If central Government doesn't provide capital funding, what are other options? Auckland Council commands an asset pool of around $32 billion. If evidence shows that a CBD rail loop will generate a sustainable profit for Auckland, then using our asset base to leverage an investment plan might be an attractive option. However, we need to see a proper business plan setting out innovative funding options before agreeing to this option.
But it's not the only funding option Auckland should be exploring. Three stations have been indicated for the link - near Aotea Square, Karangahape Rd, and Symonds St - along with an estimate that some 40,000 new jobs could be generated.
Other benefits identified include opportunities for new commercial development and accommodation, especially in the Upper Symonds St area. I agree that this area needs upgrading, and that the rail loop might just be the catalyst required.
A benefit-cost ratio of 1.1 which stretches to 3.5 when local employment benefits are assessed has been indicated for the project. This means that for every dollar spent a return in the range of $1.10 and $3.50 could be generated.
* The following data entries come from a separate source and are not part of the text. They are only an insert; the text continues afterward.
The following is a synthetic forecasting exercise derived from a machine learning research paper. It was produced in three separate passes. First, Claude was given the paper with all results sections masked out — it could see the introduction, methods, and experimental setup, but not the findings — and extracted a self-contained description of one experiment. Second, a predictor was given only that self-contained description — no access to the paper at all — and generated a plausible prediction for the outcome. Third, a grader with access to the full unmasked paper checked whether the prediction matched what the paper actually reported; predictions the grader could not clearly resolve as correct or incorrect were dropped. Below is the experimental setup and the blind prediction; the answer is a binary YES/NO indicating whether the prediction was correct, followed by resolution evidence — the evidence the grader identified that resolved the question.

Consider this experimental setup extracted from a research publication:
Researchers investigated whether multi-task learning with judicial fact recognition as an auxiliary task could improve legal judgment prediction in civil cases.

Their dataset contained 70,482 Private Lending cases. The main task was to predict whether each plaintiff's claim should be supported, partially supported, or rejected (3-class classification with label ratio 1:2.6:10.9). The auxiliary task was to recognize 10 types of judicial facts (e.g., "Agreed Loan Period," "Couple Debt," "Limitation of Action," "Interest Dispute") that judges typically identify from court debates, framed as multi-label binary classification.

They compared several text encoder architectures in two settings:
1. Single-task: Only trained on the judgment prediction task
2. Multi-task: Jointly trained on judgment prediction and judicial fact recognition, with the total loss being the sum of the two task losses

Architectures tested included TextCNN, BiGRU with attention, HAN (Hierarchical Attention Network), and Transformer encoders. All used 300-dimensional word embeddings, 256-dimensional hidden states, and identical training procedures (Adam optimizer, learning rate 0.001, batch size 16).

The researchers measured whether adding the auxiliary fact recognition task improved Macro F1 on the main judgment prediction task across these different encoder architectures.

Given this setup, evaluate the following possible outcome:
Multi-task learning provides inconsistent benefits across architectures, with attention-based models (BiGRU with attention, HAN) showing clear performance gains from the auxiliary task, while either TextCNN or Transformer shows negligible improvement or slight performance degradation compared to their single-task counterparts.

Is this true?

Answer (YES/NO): NO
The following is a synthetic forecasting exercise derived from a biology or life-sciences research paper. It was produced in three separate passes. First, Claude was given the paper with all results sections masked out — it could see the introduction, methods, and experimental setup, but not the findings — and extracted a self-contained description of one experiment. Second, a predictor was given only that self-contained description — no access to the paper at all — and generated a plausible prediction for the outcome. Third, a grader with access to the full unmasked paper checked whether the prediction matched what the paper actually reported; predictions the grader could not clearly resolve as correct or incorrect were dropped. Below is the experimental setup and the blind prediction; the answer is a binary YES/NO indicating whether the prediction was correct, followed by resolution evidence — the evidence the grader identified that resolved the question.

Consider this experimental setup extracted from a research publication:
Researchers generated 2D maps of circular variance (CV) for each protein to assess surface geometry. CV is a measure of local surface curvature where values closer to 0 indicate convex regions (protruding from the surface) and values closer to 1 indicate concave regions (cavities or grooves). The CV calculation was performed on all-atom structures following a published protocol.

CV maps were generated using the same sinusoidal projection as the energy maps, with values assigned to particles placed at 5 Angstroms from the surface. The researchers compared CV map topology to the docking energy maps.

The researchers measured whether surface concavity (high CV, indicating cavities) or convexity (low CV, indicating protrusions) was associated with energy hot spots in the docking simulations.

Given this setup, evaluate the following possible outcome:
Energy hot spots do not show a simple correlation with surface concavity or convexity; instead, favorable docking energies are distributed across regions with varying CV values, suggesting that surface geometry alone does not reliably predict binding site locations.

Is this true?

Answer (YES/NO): NO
If correct, these numbers give Auckland options to substantially fund the project without making the first call on Wellington's purse. At the very least, if the new Auckland governance arrangement is to give meaning to the idea that we are a "can do" city of scale, the business case will identify innovative funding options other than ratepayers and taxpayers.
An obvious option is to test the interest of the private sector to participate. There are examples from overseas cities in which property developers have built underground rail stations for free, under commercial arrangements to establish businesses within them and/or progress associated commercial and accommodation projects above ground that benefit from having a rail service nearby.
If the private sector is interested enough to carry most of the project risks, why not let it? The Vector Stadium was funded by a PPP with Auckland City and seems to be working well.
Just as important, however, Aucklanders deserve to be told what the operating costs of the rail service will be.
If it's true that the current subsidy is $7 per trip (against around $2 per trip in Wellington) and will rise to around $12 per trip, we need to know. If subsidies to run a rail service used by just 10 per of the population keep increasing, the other 90 per cent of tax payers are going to reach a point of saying "enough".
An even bigger project likely to command an even bigger taxpayer subsidy to run and with far greater uncertainty as to its viability is the long entertained suggestion of a rail link between the CBD and Auckland Airport.
Michael Barnett is chief executive of the Auckland Chamber of Commerce.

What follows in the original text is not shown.